[Passage to read]:

- Opening Delimiter -

The new model could allow scientists to better prevent undesirable outcomes.
Washington: Turns out, mathematics can help public health workers understand and influence human behaviors that lead to the spread of infectious diseases.
According to a study from the University of Waterloo, current models used to predict the emergence and evolution of pathogens within populations do not include social behaviour.
Co-author Chris Bauch said, "We tend to treat disease systems in isolation from social systems, and we don't often think about how they connect to each other or influence each other. This gives us a better appreciation of how social reactions to infectious diseases can influence which strains become prominent in the population."
This new addition to disease modeling could allow scientists to better prevent undesirable outcomes, such as more dangerous mutant strains from evolving and spreading.
By adding dynamic social interactions to the models already used for disease outbreaks and evolution, researchers could better anticipate how a pathogen strain may emerge based on how humans attempt to control the spread of the disease.
The social modeling could impact public health responses to emerging infectious diseases like Ebola and Severe Acute Respiratory Syndrome (SARS). Human behavior during these outbreaks often changes dramatically.
People may start using face masks, or stop using them prematurely. Also, public fear of the pathogens may end up driving the wrong type of behavior if the public's information is incorrect.
Bauch and his co-author Joe Pharaon formulated the new mathematical model to study the influence of social behavior on the competition between pathogen strains with different virulence.
Using computer simulations, they analyzed how the model behaved under various possible scenarios that might occur to populations to explore the logic of the hypothesis that social behavior plays a role in the evolution of the strain.
The full findings are present in the Journal of Theoretical Biology.

- Closing Delimiter -

According to the article on disease modeling, in which journal are the full findings published? The records come from a separate source.

Records from a data collection:

- Opening Delimiter -

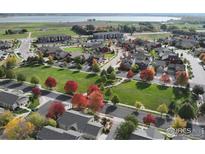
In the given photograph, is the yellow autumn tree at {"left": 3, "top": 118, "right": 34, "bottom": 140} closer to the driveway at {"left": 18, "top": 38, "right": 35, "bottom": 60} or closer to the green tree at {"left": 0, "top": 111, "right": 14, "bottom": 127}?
the green tree at {"left": 0, "top": 111, "right": 14, "bottom": 127}

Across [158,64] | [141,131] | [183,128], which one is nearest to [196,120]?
[183,128]

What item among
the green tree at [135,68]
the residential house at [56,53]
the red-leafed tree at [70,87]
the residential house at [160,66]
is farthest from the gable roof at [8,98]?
the residential house at [160,66]

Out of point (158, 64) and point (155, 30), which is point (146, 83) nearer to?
point (158, 64)

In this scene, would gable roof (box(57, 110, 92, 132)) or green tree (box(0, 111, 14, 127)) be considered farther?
green tree (box(0, 111, 14, 127))

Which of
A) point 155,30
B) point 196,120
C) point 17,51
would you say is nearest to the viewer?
point 196,120

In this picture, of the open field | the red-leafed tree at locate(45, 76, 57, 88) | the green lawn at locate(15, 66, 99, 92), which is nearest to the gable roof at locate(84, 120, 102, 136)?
the green lawn at locate(15, 66, 99, 92)

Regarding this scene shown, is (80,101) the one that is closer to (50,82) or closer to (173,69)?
(50,82)

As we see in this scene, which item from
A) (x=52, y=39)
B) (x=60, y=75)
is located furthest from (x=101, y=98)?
(x=52, y=39)

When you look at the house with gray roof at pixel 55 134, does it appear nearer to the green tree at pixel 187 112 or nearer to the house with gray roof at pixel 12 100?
the house with gray roof at pixel 12 100
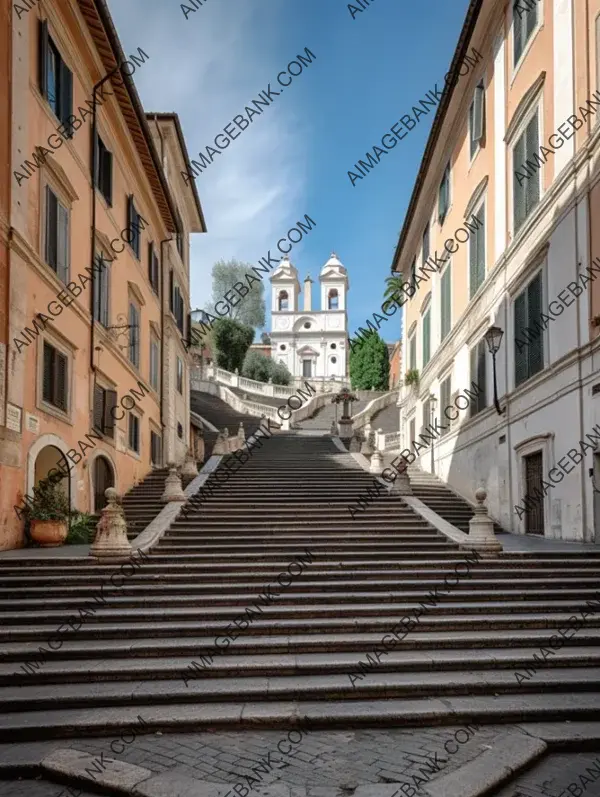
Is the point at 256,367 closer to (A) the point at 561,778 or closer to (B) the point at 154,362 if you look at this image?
(B) the point at 154,362

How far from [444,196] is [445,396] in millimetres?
6317

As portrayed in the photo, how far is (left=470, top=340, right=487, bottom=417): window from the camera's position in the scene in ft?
56.5

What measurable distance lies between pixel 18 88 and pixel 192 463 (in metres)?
10.3

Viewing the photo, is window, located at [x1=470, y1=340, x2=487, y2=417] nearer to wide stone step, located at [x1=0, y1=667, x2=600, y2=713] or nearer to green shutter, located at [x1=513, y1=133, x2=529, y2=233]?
green shutter, located at [x1=513, y1=133, x2=529, y2=233]

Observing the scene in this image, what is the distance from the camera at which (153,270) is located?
75.1 ft

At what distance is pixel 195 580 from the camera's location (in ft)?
33.5

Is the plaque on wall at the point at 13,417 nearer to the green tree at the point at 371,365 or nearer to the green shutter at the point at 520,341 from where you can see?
the green shutter at the point at 520,341

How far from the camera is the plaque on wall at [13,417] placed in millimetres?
11312

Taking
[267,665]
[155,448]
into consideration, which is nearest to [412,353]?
[155,448]

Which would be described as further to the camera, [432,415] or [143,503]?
[432,415]

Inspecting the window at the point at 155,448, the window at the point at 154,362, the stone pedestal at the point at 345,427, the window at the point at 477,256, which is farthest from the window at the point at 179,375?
the window at the point at 477,256

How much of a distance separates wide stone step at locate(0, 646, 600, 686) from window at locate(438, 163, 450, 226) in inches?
639

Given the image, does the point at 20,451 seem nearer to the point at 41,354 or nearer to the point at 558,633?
the point at 41,354

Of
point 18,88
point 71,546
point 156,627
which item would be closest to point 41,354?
point 71,546
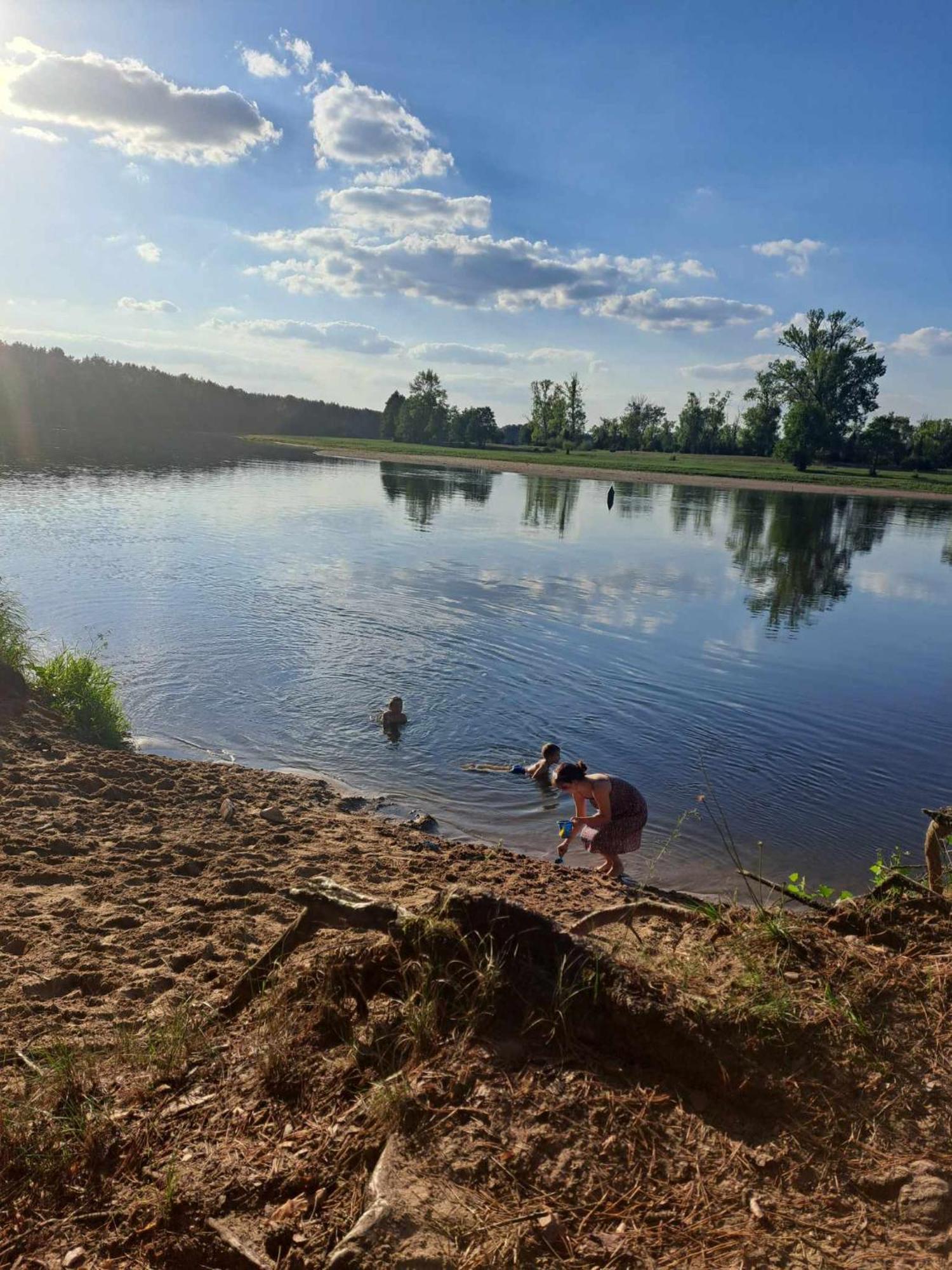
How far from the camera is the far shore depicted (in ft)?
269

- Closing Delimiter -

[Result of this task]:
The Journal of Theoretical Biology.